Mohr’s book about activist cultural work, Shifting Cultural Power: Case Studies and Questions in Performance, was published in 2020 by the National Center for Choreography. She is a contributor to Artists on Creative Administration (2024), edited by Tonya Lockyer and also published by the National Center for Choreography. She co-authored Notes for Equitable Funding (2022) as a part of Creating New Futures.

AWARDS & HONORS

  • Winner, Isadora Duncan Dance Award, Outstanding Choreography (2020)

  • Named to the YBCA 100, Yerba Buena Center for the Arts' annual nationwide list of artists posing important questions about contemporary culture (2015)

  • Nominated for Herb Alpert Award (2019)

  • Open rehearsals at SFMOMA as part of painter Liam Everett's SECA Award exhibit (2017)

  • Dance Magazine editor-in-chief Wendy Perron named Mohr as one of the “women leaders” in the dance field (2014)

  • YBCA Fellow (2016)

  • Nominated, with Diane Madden, for an Isadora Duncan Dance Award for the Reconstruction of Trisha Brown's Locus (2016)

  • Mohr and poet Brenda Hillman were nominated for an Isadora Duncan Dance Award for their collaboration on Far From Perfect (2010)
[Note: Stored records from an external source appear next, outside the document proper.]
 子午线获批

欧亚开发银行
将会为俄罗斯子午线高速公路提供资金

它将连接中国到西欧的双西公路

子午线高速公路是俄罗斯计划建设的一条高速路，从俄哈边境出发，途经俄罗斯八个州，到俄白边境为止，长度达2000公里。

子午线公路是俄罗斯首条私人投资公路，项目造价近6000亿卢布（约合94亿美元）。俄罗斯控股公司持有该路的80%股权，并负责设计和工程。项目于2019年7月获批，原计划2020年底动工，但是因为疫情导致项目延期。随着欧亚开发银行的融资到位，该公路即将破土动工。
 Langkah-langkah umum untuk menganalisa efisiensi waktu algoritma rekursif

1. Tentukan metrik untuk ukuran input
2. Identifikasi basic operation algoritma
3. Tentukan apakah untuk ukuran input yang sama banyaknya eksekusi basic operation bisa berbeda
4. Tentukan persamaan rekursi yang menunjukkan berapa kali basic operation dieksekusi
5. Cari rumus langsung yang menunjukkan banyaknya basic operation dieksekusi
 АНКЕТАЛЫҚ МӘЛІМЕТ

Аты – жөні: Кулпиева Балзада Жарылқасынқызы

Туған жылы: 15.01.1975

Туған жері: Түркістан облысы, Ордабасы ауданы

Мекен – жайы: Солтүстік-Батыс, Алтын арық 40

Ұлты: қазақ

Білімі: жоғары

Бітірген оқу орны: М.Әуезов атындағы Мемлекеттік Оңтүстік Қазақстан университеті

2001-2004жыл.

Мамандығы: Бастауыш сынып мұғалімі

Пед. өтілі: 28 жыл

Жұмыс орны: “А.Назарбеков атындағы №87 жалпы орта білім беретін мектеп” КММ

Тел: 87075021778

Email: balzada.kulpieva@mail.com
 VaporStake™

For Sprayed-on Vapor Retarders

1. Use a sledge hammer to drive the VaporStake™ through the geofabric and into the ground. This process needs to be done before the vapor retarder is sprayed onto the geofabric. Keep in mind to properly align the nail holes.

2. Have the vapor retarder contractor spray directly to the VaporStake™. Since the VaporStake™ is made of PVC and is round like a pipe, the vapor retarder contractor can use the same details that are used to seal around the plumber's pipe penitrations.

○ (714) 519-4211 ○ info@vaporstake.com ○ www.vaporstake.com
  • Choreographers in Mentorship Exchange (“CHIME”), a program of the Margaret Jenkins Dance Company, with mentor Molissa Fenley (2009) and again in 2014 with mentor Dana Reitz

  • Assisted Lucinda Childs on Dr. Atomic for S.F. Opera (2005)

ARTIST RESIDENCIES
Dogpatch Collective (2023)
Montalvo Arts Center (2020-2023)
Zaccho Dance Theater (2023)
836M Gallery (2022)
National Center for Choreography (2019)
Petronio Residency Center (2018)
Stanford Arts Institute (2016)
Bethany Arts Center (2019)
ODC Theater (2012-15)
Montalvo Arts Center (2010)
Interdisciplinary Center for Art, Nature and Dance (2005)

TEACHING

Hope teaches contemporary dance technique, creative movement, movement for actors, and cross-disciplinary practice. She has taught dance and movement at California College of the Arts, PARTS (Brussels), The Place (London), Trisha Brown Dance Studio, ODC, Stanford University, Lines Ballet BFA Program, American Conservatory Theater MFA program, Peabody Conservatory, UCLA, and Shawl-Anderson.